Inevitably, these extras mean premiums are in a different league from UK PMI. Whereas the average UK plan costs £600 to £700 a year, employers will typically need to fork out at least £1,000 for a starting-level expatriate scheme.
However, the cost of premiums depends on the country or region, the numbers of staff covered, the age of the employee and the level of cover required. Steve Desborough, a senior consultant at Towers Watson, says: “There are off-the-shelf plans for smaller numbers of employees. For bigger numbers [of staff] there is scope [for employers] to design their own policy with a provider. Premiums are likely to be based on the cost of treatment in the area.”
Employers should expect high premiums if they are sending employees to the US, Hong Kong or South Africa.
Rachel Floyd, operations director of specialist broker the PMI Health Group, says that an increasingly mobile workforce, particularly to the Gulf states, has sparked a sharp growth in demand for international cover. “Many of these countries have moved towards requiring compulsory cover for expatriates,” she says.
With potentially 192 countries to cater for, the expatriate PMI market is inevitably more specialised, so some employers will seek the advice of a broker or insurer with experience in the field. To help organisations choose appropriate plans and manage costs, providers now offer different levels of cover or menu-based schemes.
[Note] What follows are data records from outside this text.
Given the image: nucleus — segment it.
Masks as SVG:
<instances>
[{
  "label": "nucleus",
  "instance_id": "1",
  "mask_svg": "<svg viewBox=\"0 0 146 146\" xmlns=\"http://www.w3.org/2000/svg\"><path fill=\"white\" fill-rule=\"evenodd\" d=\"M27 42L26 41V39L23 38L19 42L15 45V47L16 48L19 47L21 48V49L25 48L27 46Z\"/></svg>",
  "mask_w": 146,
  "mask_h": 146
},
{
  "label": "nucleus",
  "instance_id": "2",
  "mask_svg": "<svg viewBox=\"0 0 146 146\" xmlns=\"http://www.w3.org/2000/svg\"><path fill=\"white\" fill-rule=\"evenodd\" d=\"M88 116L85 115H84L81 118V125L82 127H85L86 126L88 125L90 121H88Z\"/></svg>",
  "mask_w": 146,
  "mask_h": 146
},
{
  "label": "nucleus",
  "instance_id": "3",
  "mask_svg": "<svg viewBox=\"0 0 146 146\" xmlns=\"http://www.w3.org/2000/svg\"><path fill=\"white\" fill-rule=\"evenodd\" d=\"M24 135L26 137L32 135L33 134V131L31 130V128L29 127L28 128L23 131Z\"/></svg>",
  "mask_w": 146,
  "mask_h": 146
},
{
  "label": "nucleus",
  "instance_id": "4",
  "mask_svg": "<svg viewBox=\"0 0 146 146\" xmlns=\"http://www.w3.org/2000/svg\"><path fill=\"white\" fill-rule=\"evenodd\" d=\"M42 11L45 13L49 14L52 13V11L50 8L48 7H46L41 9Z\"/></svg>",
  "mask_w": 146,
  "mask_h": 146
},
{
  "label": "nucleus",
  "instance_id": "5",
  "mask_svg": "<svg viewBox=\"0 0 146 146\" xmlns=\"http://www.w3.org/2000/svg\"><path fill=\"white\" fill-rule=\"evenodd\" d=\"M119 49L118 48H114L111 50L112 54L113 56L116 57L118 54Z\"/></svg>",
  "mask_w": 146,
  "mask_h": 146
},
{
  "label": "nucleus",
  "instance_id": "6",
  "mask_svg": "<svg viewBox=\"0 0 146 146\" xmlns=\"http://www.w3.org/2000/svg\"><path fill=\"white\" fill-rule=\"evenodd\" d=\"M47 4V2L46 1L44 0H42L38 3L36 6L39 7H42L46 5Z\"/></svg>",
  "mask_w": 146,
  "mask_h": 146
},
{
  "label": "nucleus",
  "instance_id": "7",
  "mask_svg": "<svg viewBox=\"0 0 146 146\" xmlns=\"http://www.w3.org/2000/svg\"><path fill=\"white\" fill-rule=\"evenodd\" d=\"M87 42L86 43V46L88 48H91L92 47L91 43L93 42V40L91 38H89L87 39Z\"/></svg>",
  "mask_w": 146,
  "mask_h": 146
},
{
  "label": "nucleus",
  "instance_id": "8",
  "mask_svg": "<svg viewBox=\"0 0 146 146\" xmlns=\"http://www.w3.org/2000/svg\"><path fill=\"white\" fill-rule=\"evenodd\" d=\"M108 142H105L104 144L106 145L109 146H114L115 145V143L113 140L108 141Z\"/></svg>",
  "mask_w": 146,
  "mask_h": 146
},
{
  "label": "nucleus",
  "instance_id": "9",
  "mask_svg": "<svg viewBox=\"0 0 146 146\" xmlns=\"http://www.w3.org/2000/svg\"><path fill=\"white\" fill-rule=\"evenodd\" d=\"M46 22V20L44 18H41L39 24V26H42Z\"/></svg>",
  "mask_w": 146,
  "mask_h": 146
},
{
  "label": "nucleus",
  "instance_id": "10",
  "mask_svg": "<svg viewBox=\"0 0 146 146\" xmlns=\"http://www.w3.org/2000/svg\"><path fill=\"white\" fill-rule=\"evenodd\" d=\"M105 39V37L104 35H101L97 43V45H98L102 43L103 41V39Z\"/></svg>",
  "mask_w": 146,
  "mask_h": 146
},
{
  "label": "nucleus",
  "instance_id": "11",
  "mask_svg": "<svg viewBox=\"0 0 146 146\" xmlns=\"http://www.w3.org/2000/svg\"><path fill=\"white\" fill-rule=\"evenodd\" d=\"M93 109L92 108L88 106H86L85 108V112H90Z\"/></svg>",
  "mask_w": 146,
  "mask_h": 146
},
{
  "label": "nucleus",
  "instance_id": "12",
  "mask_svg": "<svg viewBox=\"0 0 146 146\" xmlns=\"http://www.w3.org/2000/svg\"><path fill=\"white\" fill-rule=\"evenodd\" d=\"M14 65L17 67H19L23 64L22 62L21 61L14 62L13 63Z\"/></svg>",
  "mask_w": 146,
Floyd says: “There is no need to over-insure if a country has a good free health service. For someone moving to a EU country, [employers] would look at a plan topping up what is already available.” Tim Slee, sales director of Bupa International, says international PMI policies can be tailored for specific countries. “In Italy, an employee would not need evacuation cover, while for Kazakhstan, they would.”
Top-of-the-range plans cover most healthcare needs, including outpatient care and prescription drugs and possibly even dental care up to a certain level, as well as chronic conditions that would not be included in a domestic plan.
But employers do not need to offer the full-blown version if budgets are tight. Cash limits can be applied, specific drugs can be excluded, and treatments such as psychiatric or outpatient care can be removed from the plan. Employees can also be asked to part-fund treatments or pay an excess.
It is important for employers to ensure a plan provides at least the minimum levels of cover required by the host country. “Regulation is increasingly prevalent,” says Slee. “Employers need a compliant product. In Abu Dhabi, for example, you cannot be insured by a non-local business. We have an insurance partner there. Australia recently announced rules for minimum cover for those wanting work visas.”
If an employee’s contract remains UK-based, then the health policy premium must be taxed as a benefit-in-kind. Where an employee’s contract is in the host country, the rules differ, so employers should seek specialist tax advice.
Slee says UK-based top executives are increasingly requesting international plans because of the additional benefits they give, such as cover for chronic conditions.
What is expatriate private medical insurance (PMI)?
This type of private medical insurance covers employees on overseas assignments. It often includes cover for repatriation, evacuation and pregnancy care, as well as chronic and pre-existing health conditions.
Where can employers get more information?
The Association of International Medical Insurance Providers.
Who are the main providers?
Aetna Global Benefits, Aviva, Axa PPP Healthcare, Bupa International, Cigna International, DKV Globality, Expacare, Interglobal, Medicare International, Vanbreda and William Russell.